What you are asked to do:
Your copy should hold only the lines from the one with "admin@shcorryong.catholic.edu.au" to the one with "У нанимателя Анны", both included, each exactly as it stands below, with no pictures.

Saved entries
-- Opening Marker --

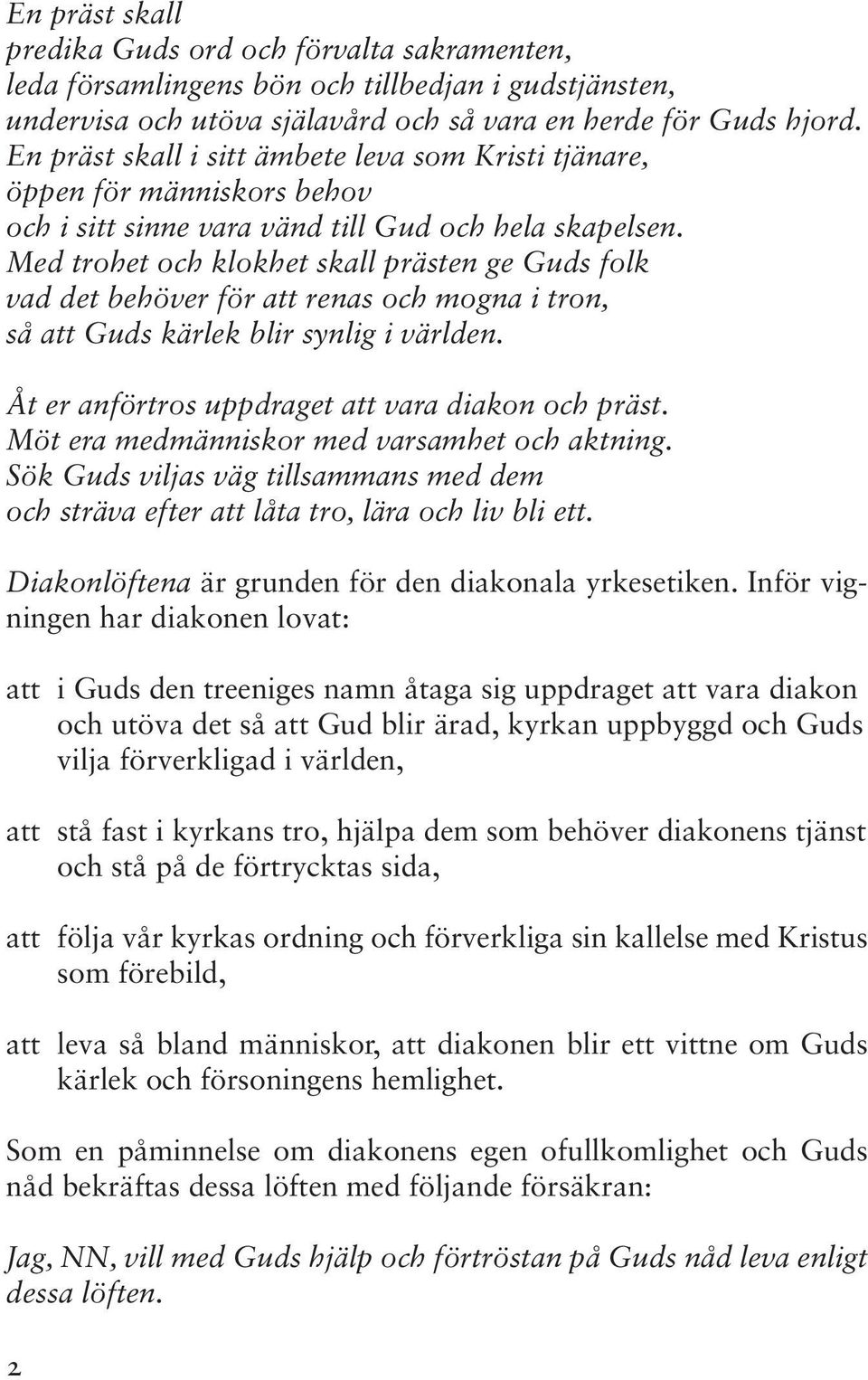 En präst skall
predika Guds ord och förvalta sakramenten,
leda församlingens bön och tillbedjan i gudstjänsten,
undervisa och utöva själavård och så vara en herde för Guds hjord.
En präst skall i sitt ämbete leva som Kristi tjänare,
öppen för människors behov
och i sitt sinne vara vänd till Gud och hela skapelsen.
Med trohet och klokhet skall prästen ge Guds folk
vad det behöver för att renas och mogna i tron,
så att Guds kärlek blir synlig i världen.

Åt er anförtros uppdraget att vara diakon och präst.
Möt era medmänniskor med varsamhet och aktning.
Sök Guds viljas väg tillsammans med dem
och sträva efter att låta tro, lära och liv bli ett.

Diakonlöftena är grunden för den diakonala yrkesetiken. Inför vigningen har diakonen lovat:

att i Guds den treeniges namn åtaga sig uppdraget att vara diakon och utöva det så att Gud blir ärad, kyrkan uppbyggd och Guds vilja förverkligad i världen,

att stå fast i kyrkans tro, hjälpa dem som behöver diakonens tjänst och stå på de förtrycktas sida,

att följa vår kyrkas ordning och förverkliga sin kallelse med Kristus som förebild,

att leva så bland människor, att diakonen blir ett vittne om Guds kärlek och försoningens hemlighet.

Som en påminnelse om diakonens egen ofullkomlighet och Guds nåd bekräftas dessa löften med följande försäkran:

Jag, NN, vill med Guds hjälp och förtröstan på Guds nåd leva enligt dessa löften.

2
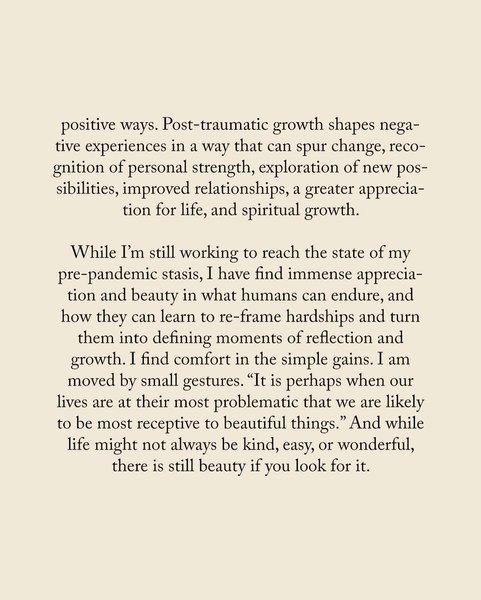 positive ways. Post-traumatic growth shapes negative experiences in a way that can spur change, recognition of personal strength, exploration of new possibilities, improved relationships, a greater appreciation for life, and spiritual growth.

While I'm still working to reach the state of my pre-pandemic stasis, I have find immense appreciation and beauty in what humans can endure, and how they can learn to re-frame hardships and turn them into defining moments of reflection and growth. I find comfort in the simple gains. I am moved by small gestures. "It is perhaps when our lives are at their most problematic that we are likely to be most receptive to beautiful things." And while life might not always be kind, easy, or wonderful, there is still beauty if you look for it.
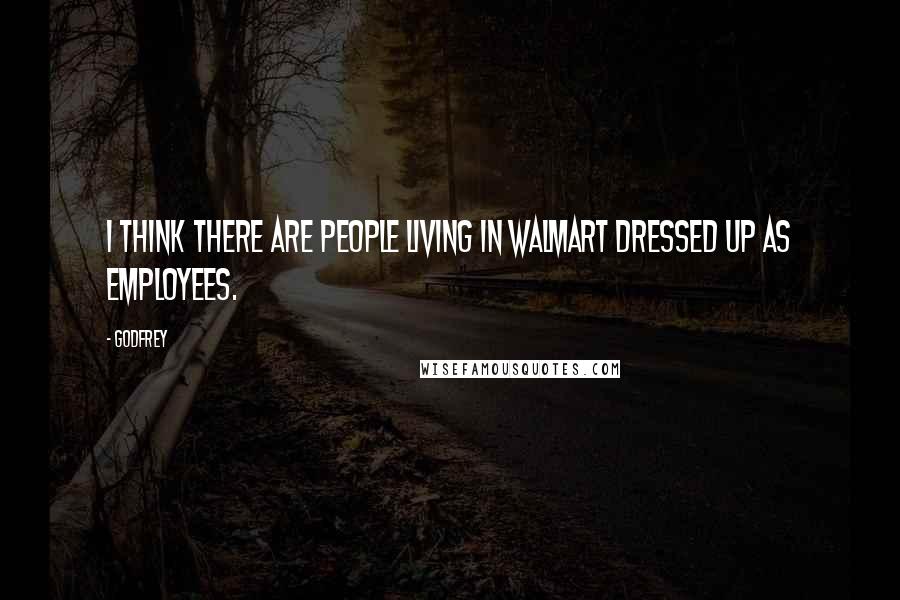 I THINK THERE ARE PEOPLE LIVING IN WALMART DRESSED UP AS EMPLOYEES.

- GODFREY

WISEFAMOUSQUOTES.COM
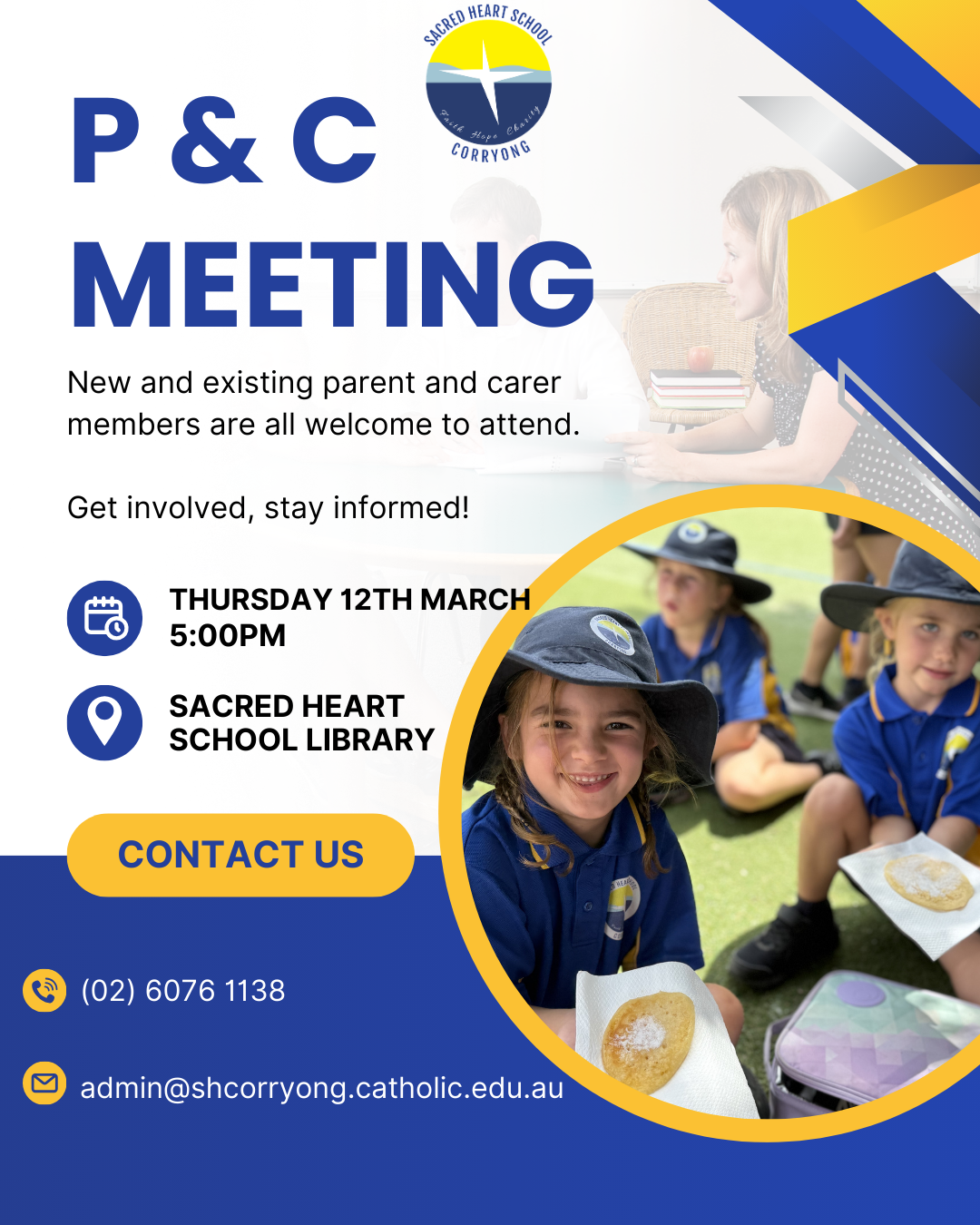 SACRED HEART SCHOOL
Faith Hope Charity
CORRYONG

P & C MEETING

New and existing parent and carer members are all welcome to attend.

Get involved, stay informed!

THURSDAY 12TH MARCH
5:00PM

SACRED HEART SCHOOL LIBRARY

CONTACT US

(02) 6076 1138

admin@shcorryong.catholic.edu.au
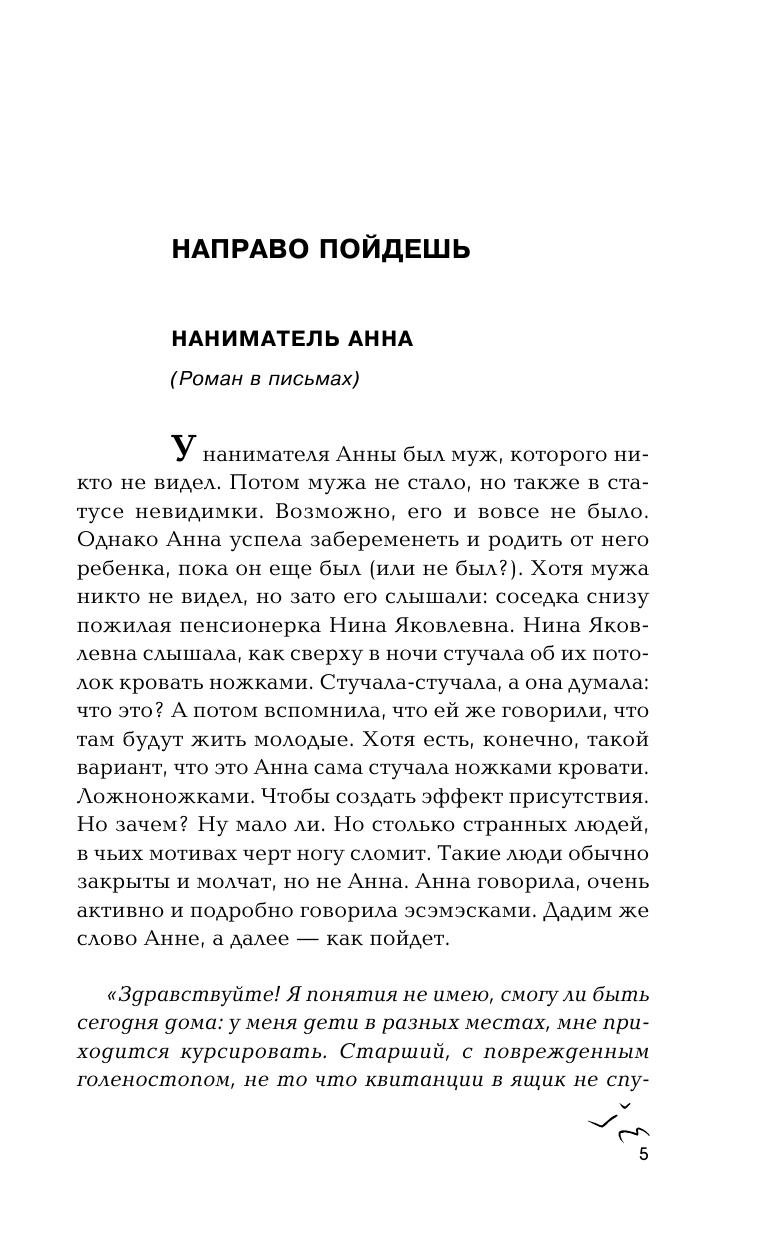 НАПРАВО ПОЙДЕШЬ

НАНИМАТЕЛЬ АННА

(Роман в письмах)

У нанимателя Анны был муж, которого никто не видел. Потом мужа не стало, но также в статусе невидимки. Возможно, его и вовсе не было. Однако Анна успела забеременеть и родить от него ребенка, пока он еще был (или не был?). Хотя мужа никто не видел, но зато его слышали: соседка снизу пожилая пенсионерка Нина Яковлевна. Нина Яковлевна слышала, как сверху в ночи стучала об их потолок кровать ножками. Стучала-стучала, а она думала: что это? А потом вспомнила, что ей же говорили, что там будут жить молодые. Хотя есть, конечно, такой вариант, что это Анна сама стучала ножками кровати. Ложноножками. Чтобы создать эффект присутствия. Но зачем? Ну мало ли. Но столько странных людей, в чьих мотивах черт ногу сломит. Такие люди обычно закрыты и молчат, но не Анна. Анна говорила, очень активно и подробно говорила эсэмэсками. Дадим же слово Анне, а далее — как пойдет.

«Здравствуйте! Я понятия не имею, смогу ли быть сегодня дома: у меня дети в разных местах, мне приходится курсировать. Старший, с поврежденным голеностопом, не то что квитанции в ящик не спу-

5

-- Closing Marker --

Response area:
admin@shcorryong.catholic.edu.au
 НАПРАВО ПОЙДЕШЬ

НАНИМАТЕЛЬ АННА

(Роман в письмах)

У нанимателя Анны был муж, которого никто не видел. Потом мужа не стало, но также в статусе невидимки. Возможно, его и вовсе не было. Однако Анна успела забеременеть и родить от него ребенка, пока он еще был (или не был?). Хотя мужа никто не видел, но зато его слышали: соседка снизу пожилая пенсионерка Нина Яковлевна. Нина Яковлевна слышала, как сверху в ночи стучала об их потолок кровать ножками. Стучала-стучала, а она думала: что это? А потом вспомнила, что ей же говорили, что там будут жить молодые. Хотя есть, конечно, такой вариант, что это Анна сама стучала ножками кровати. Ложноножками. Чтобы создать эффект присутствия. Но зачем? Ну мало ли. Но столько странных людей, в чьих мотивах черт ногу сломит. Такие люди обычно закрыты и молчат, но не Анна. Анна говорила, очень активно и подробно говорила эсэмэсками. Дадим же слово Анне, а далее — как пойдет.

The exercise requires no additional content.